I got to my feet. Just like in the comic books, stars were dancing in a red sky in front of my eyes and there was a ringing noise in my ears. But I wasn't crying. I cursed my stupidity. The holidays had blunted my sense of survival: adapt, blend, become part of the landscape, develop a camouflage, be a rock or a leaf or a stick insect, try in every way to be an Afrikaner. The jury were silent, struck dumb by my audacity in comparing the marks on his arm with a black kaffir's face. A warm trickle of blood ran from my nose, across my lips, and down my chin.

The Judge grabbed me by the front of my pajamas and pulled me up to his face, lifting me so that I stood on the very tips of my toes.
“This tattoo means death and destruction to all rooineks.
And you, Pisskop, are going to be the first.” He released me and I stumbled backward but managed to stay on my feet.

“Yes, sir,” I said, my voice barely audible.

“This is a swastika, man! Do you know what that is?”

“N-no, sir.”

“God has sent us this sign from Adolf Hitler, who will deliver the Afrikaner people from the hated English!”

I could see the jury was deeply impressed, and I was too.

The Judge turned to address the jury, prodding at the swastika. “We must all swear a blood oath to Adolf Hitler,” he said solemnly. The jury crowded around his bed, their eyes shining with excitement.

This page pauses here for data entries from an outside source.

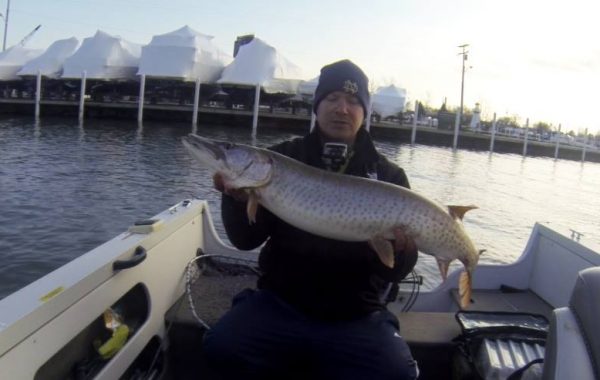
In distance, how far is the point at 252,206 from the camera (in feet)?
9.89

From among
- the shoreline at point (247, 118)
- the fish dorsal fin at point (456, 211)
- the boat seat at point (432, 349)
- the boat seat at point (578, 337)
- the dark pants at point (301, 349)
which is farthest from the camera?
the shoreline at point (247, 118)

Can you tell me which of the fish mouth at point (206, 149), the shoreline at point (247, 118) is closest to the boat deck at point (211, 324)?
the fish mouth at point (206, 149)

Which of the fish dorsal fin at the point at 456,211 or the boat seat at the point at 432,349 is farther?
the boat seat at the point at 432,349

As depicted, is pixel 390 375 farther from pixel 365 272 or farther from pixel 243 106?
pixel 243 106

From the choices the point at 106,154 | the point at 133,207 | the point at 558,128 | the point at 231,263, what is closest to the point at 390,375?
the point at 231,263

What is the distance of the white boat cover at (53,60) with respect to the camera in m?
47.1

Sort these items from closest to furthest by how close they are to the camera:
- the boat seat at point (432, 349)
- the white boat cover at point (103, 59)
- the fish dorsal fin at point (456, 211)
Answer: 1. the fish dorsal fin at point (456, 211)
2. the boat seat at point (432, 349)
3. the white boat cover at point (103, 59)

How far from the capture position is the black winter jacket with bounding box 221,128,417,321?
306 centimetres

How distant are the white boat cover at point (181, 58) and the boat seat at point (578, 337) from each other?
4457 centimetres

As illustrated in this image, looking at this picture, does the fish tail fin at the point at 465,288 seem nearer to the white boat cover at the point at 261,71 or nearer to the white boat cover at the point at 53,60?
the white boat cover at the point at 261,71

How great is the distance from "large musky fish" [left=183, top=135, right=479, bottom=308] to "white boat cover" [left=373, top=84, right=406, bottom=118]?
48.7 meters

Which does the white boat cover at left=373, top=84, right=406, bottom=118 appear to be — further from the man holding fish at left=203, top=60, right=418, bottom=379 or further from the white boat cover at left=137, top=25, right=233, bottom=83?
the man holding fish at left=203, top=60, right=418, bottom=379

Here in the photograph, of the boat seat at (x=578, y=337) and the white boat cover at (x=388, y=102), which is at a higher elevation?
the white boat cover at (x=388, y=102)

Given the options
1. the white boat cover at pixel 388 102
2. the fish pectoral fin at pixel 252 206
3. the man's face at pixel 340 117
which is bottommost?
the fish pectoral fin at pixel 252 206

“I will swear too,” I said hopefully. The blood was still running from my nose and some had dripped to the floor.

“Don't be fuckin' stupid, Pisskop! You ARE the
verdomde
English.” The Judge stood upright on the bed and held his arm aloft at an angle, his fingers straight and pointing toward the ceiling. “In the name of Adolf Hitler we will march every
rooinek
bastard into the sea.”

I had never been to the sea, but I knew it would be a long march all right. “The blood oath! The blood oath!” the jury chanted.

“Come here, Pisskop,” the Judge commanded. I stepped over to his bed. “Look up, man.” I looked up at him as he stood high above me on the bed. He wiped his forefinger under my nose, and then he pushed me so that I sat down hard on the floor. He held up his finger, my blood on its tip shining in the moonlight.

“We will swear this oath with the blood of a
rooinek
!” he announced solemnly. Two members of the jury lifted me to my feet while the others crowded around me, sticking their pudgy fingers into the blood running from my nose. The supply wasn't coming fast enough and one boy tweaked my nose to increase the flow.

This seemed to cause it to stop altogether, so that the last two kids were forced to dab their fingers into the drops of blood on the floor.

The Judge, wiping the blood on his finger across the swastika, instructed the jury to do the same. Soon the swastika was almost totally concealed. “Death to all Englishmen in South Africa, the fatherland!” the Judge cried, raising his arm once more.